* **WHAT THE EXERCISE ASKS**: All that is wanted is the exact text of each line from the one with "Abbildung von Royle" to the close of the listing, ends included.

* **SOURCE MATERIAL**:
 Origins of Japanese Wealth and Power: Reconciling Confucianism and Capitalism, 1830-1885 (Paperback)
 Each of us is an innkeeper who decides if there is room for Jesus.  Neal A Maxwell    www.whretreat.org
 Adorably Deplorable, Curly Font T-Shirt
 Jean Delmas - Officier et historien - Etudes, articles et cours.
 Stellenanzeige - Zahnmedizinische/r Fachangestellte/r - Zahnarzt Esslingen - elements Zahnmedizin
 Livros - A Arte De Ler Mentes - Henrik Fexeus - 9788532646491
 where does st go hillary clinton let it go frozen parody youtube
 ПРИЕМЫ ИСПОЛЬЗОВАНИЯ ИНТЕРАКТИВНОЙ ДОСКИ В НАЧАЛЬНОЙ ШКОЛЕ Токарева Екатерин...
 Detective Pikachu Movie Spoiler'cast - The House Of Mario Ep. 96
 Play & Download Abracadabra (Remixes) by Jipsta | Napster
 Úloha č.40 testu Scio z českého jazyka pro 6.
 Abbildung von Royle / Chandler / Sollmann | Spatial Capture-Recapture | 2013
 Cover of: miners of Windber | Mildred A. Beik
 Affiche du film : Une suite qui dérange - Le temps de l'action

* **PROBLEM SOLUTION**:
 Abbildung von Royle / Chandler / Sollmann | Spatial Capture-Recapture | 2013
 Cover of: miners of Windber | Mildred A. Beik
 Affiche du film : Une suite qui dérange - Le temps de l'action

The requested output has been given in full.